OBJECTIVE:The objective was to evaluate the comparative efficacy of behavioral and pharmacologic treatments.
DATA SOURCES:Sources include 6 databases and the ClinicalTrials.gov registry; search was last updated on May 15, 2024.
STUDY SELECTION:Dual screening was augmented by Abstrackr machine learning algorithm.
DATA EXTRACTION:Data include participant characteristics, intervention details, and risk of bias.

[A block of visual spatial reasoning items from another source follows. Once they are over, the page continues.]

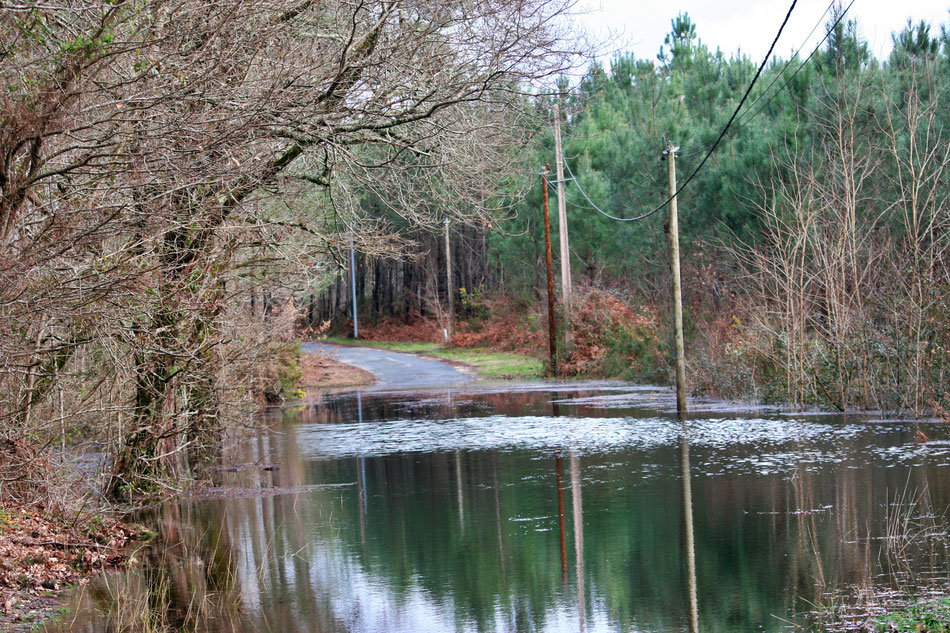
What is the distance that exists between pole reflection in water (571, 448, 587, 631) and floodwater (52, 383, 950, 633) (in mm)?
33

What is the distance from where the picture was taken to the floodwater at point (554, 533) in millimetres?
7676

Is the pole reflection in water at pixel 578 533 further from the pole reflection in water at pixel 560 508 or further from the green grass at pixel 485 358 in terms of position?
the green grass at pixel 485 358

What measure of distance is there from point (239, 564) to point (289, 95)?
435cm

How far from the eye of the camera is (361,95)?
12.0 metres

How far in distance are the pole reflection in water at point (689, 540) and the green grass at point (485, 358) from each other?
21.1m

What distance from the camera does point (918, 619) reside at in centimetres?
647

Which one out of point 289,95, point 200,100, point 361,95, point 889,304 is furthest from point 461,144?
point 889,304

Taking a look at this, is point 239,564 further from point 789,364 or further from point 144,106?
point 789,364

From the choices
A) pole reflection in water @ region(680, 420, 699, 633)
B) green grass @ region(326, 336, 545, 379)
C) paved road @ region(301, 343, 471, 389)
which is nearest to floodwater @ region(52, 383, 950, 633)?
pole reflection in water @ region(680, 420, 699, 633)

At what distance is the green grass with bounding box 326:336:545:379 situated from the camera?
37.7 metres

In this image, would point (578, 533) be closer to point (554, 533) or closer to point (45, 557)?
point (554, 533)

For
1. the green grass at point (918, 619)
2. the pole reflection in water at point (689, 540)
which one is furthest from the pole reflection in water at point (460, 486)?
the green grass at point (918, 619)

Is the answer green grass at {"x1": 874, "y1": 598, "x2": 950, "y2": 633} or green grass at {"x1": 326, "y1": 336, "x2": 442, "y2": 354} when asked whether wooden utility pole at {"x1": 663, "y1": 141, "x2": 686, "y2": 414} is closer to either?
green grass at {"x1": 874, "y1": 598, "x2": 950, "y2": 633}

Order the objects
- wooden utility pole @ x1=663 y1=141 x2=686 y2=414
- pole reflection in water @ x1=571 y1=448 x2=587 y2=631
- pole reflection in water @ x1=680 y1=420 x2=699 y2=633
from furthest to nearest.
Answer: wooden utility pole @ x1=663 y1=141 x2=686 y2=414
pole reflection in water @ x1=571 y1=448 x2=587 y2=631
pole reflection in water @ x1=680 y1=420 x2=699 y2=633
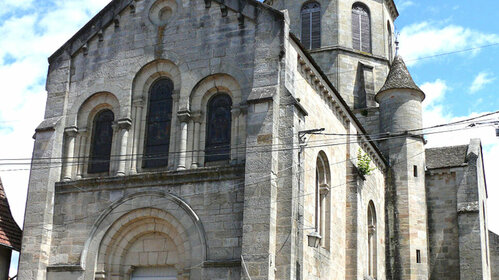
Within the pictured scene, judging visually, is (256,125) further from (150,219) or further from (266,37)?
(150,219)

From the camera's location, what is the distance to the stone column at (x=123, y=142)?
21719 mm

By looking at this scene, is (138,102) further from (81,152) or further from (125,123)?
(81,152)

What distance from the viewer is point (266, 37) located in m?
21.0

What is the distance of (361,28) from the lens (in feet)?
122

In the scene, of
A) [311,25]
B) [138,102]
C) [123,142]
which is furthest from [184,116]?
[311,25]

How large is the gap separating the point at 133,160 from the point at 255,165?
4589 millimetres

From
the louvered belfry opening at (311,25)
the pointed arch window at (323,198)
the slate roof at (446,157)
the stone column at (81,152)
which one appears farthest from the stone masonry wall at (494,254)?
the stone column at (81,152)

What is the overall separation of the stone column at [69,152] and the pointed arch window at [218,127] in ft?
16.3

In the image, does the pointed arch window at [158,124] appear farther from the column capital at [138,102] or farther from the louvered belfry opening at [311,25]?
the louvered belfry opening at [311,25]

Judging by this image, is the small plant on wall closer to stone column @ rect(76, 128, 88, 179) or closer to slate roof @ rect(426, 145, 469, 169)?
slate roof @ rect(426, 145, 469, 169)

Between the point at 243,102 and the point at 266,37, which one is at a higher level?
the point at 266,37

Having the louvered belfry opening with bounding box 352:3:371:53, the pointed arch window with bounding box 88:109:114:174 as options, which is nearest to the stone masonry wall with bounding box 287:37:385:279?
the pointed arch window with bounding box 88:109:114:174

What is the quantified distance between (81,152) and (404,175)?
15854 mm

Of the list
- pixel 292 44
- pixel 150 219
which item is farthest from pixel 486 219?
pixel 150 219
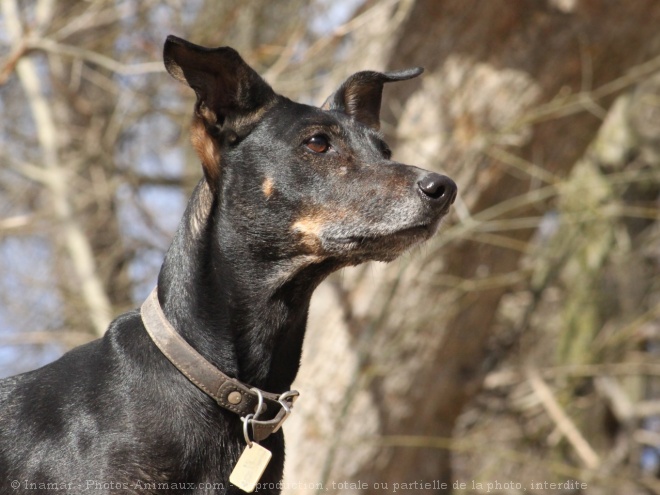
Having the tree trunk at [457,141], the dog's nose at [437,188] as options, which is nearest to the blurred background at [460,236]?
the tree trunk at [457,141]

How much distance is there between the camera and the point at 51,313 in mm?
9094

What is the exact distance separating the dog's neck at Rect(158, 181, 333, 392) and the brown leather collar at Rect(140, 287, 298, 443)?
0.10 meters

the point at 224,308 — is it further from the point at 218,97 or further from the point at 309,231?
the point at 218,97

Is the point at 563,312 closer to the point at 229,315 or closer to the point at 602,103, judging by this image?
the point at 602,103

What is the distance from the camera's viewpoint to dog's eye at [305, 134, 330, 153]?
3.48 metres

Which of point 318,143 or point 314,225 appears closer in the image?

RESULTS:Results are from 71 randomized controlled trials. In the random effects network meta-analysis of OCD symptom severity, assessed by the Children’s Yale-Brown Obsessive-Compulsive Scale Total (CY-BOCS), exposure and response prevention therapy (ERP) is more effective than waitlist (net mean difference [NMD], −10.5; 95% CI, −12.6 to −8.4) and probably more effective vs behavioral control (NMD, −5.3; 95% CI, −8.0 to −2.7). Remote ERP is more effective than waitlist (NMD, −9.4; 95% CI, −11.9 to −7.0) and as effective as in-person ERP. Selective serotonin reuptake inhibitors (SSRIs) are more effective than placebo (NMD, −4.4; 95% CI, −6.1 to −2.6). Clomipramine is probably more effective than placebo (NMD, −4.5; 95% CI, −6.8 to −2.1). ERP is probably more effective than SSRI (NMD, −2.7; 95% CI, −5.4 to −0.0), and combined ERP and an SSRI are probably more effective than SSRI alone (NMD, −3.0; 95% CI, −5.1 to −1.0). Overall, treatments including ERP (ERP+SSRI, ERP, and remote ERP) comprise the 3 highest-ranked interventions.
LIMITATIONS:Non–CY-BOCS outcomes were sparsely reported.
CONCLUSIONS:ERP, delivered in-person or via telehealth, SSRIs, and clomipramine are all effective treatments. ERP, alone or in combination with an SSRI, is probably more effective than an SSRI alone.